Stored data entries:
####################
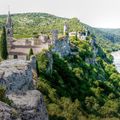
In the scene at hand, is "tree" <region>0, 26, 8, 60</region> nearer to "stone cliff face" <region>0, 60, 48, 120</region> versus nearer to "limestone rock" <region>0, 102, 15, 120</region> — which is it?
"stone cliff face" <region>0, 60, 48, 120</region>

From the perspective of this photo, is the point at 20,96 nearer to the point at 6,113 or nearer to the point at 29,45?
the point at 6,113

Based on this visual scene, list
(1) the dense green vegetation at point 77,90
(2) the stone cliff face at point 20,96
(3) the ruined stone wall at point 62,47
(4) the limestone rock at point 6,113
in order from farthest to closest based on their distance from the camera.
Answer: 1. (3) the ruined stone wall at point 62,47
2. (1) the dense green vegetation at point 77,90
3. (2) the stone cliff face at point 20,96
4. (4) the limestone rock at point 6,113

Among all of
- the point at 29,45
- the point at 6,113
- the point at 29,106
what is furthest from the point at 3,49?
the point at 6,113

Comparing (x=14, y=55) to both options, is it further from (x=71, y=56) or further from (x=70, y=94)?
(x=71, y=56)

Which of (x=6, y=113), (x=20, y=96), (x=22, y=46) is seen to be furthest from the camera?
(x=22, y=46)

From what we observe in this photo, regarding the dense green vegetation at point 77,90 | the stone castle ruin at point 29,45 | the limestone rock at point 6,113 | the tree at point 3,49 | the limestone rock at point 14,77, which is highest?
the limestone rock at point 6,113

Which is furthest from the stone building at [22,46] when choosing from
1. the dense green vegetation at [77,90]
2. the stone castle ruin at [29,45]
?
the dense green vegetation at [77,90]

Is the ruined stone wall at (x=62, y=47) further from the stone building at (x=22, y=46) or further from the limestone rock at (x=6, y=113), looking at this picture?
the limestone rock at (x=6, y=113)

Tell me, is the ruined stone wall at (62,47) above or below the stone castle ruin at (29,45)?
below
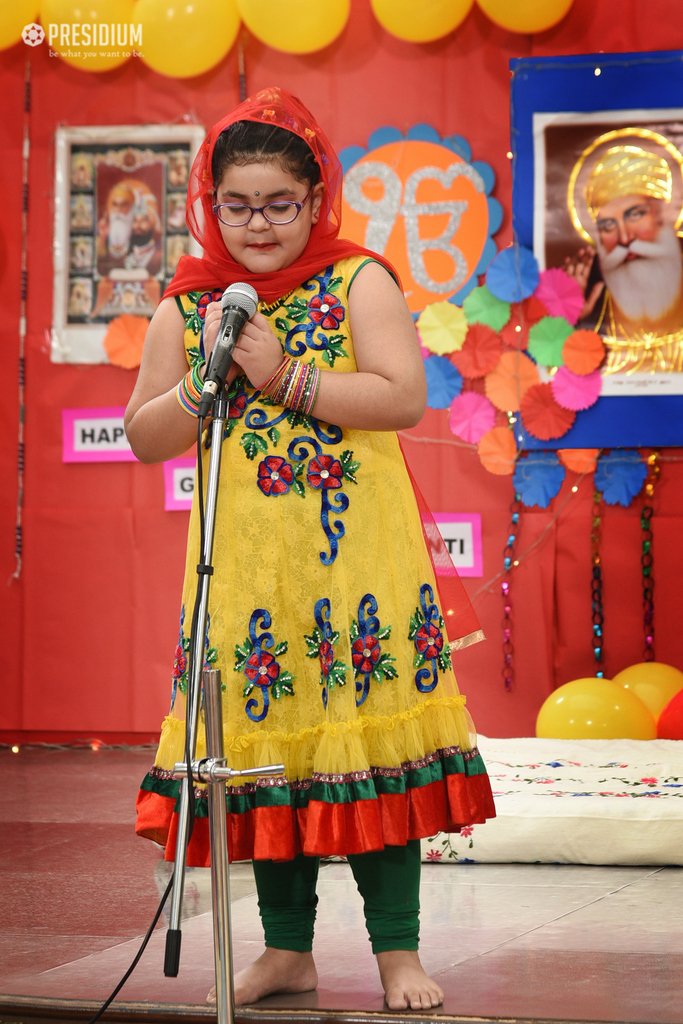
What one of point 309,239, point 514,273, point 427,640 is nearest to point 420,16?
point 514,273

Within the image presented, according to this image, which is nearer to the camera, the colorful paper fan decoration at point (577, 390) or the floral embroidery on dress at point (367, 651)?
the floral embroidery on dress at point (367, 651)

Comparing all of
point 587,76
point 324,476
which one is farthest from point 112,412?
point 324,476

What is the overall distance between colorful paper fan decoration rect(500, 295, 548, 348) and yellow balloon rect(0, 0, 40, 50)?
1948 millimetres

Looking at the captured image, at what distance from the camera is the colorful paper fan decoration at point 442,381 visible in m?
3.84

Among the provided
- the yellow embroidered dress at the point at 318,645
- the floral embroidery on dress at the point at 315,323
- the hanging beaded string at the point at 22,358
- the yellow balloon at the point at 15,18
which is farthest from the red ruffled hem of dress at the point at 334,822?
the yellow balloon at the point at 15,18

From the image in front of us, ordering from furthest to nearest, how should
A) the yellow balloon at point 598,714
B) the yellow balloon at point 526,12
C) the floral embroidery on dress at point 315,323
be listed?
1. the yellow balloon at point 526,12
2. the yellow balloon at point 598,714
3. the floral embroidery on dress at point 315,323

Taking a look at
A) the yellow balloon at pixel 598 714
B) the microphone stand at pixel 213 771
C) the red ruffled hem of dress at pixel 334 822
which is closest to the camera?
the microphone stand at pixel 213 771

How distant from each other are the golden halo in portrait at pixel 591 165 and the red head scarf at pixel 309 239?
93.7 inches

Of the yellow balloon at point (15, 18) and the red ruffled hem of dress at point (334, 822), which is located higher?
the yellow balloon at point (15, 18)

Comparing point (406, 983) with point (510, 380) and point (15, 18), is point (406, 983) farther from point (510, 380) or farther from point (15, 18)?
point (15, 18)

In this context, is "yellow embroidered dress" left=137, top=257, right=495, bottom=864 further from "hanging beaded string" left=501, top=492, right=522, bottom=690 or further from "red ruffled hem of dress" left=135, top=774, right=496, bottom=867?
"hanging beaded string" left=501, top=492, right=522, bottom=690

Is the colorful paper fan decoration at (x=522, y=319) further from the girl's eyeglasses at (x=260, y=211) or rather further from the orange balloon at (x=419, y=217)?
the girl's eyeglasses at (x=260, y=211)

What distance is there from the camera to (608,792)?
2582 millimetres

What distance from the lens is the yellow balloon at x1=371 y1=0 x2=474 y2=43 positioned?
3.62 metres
####################
* **Written request**: Reproduce, unchanged, the portion of the listing above that opens with the line containing "What is the" and closes with the line containing "2582 millimetres", including both of those lines.

* **Solution to this problem**:
What is the overall distance between colorful paper fan decoration rect(500, 295, 548, 348) and yellow balloon rect(0, 0, 40, 50)?
1948 millimetres

Looking at the captured image, at what distance from the camera is the colorful paper fan decoration at point 442,381 visible in m?
3.84

Among the provided
- the yellow embroidered dress at the point at 318,645
- the floral embroidery on dress at the point at 315,323
- the hanging beaded string at the point at 22,358
- the yellow balloon at the point at 15,18
which is farthest from the red ruffled hem of dress at the point at 334,822?
the yellow balloon at the point at 15,18

From the image in front of us, ordering from furthest to nearest, how should
A) the yellow balloon at point 598,714
B) the yellow balloon at point 526,12
C) the floral embroidery on dress at point 315,323
be listed?
1. the yellow balloon at point 526,12
2. the yellow balloon at point 598,714
3. the floral embroidery on dress at point 315,323

Taking a look at
A) the yellow balloon at pixel 598 714
B) the microphone stand at pixel 213 771
C) the red ruffled hem of dress at pixel 334 822
which is closest to the camera?
the microphone stand at pixel 213 771

How distant from each other are the golden halo in portrait at pixel 591 165 and the red head scarf at pixel 309 239?
93.7 inches

Of the yellow balloon at point (15, 18) and the red ruffled hem of dress at point (334, 822), which is located higher?
the yellow balloon at point (15, 18)

Comparing point (406, 983) with point (510, 380) and point (15, 18), is point (406, 983) farther from point (510, 380) or farther from point (15, 18)?
point (15, 18)

In this context, is "yellow embroidered dress" left=137, top=257, right=495, bottom=864 further from "hanging beaded string" left=501, top=492, right=522, bottom=690 or further from "red ruffled hem of dress" left=135, top=774, right=496, bottom=867?
"hanging beaded string" left=501, top=492, right=522, bottom=690

Is the colorful paper fan decoration at (x=522, y=319) further from the girl's eyeglasses at (x=260, y=211) or rather further from the orange balloon at (x=419, y=217)?
the girl's eyeglasses at (x=260, y=211)

What distance is there from the camera to (608,792)?
2582 millimetres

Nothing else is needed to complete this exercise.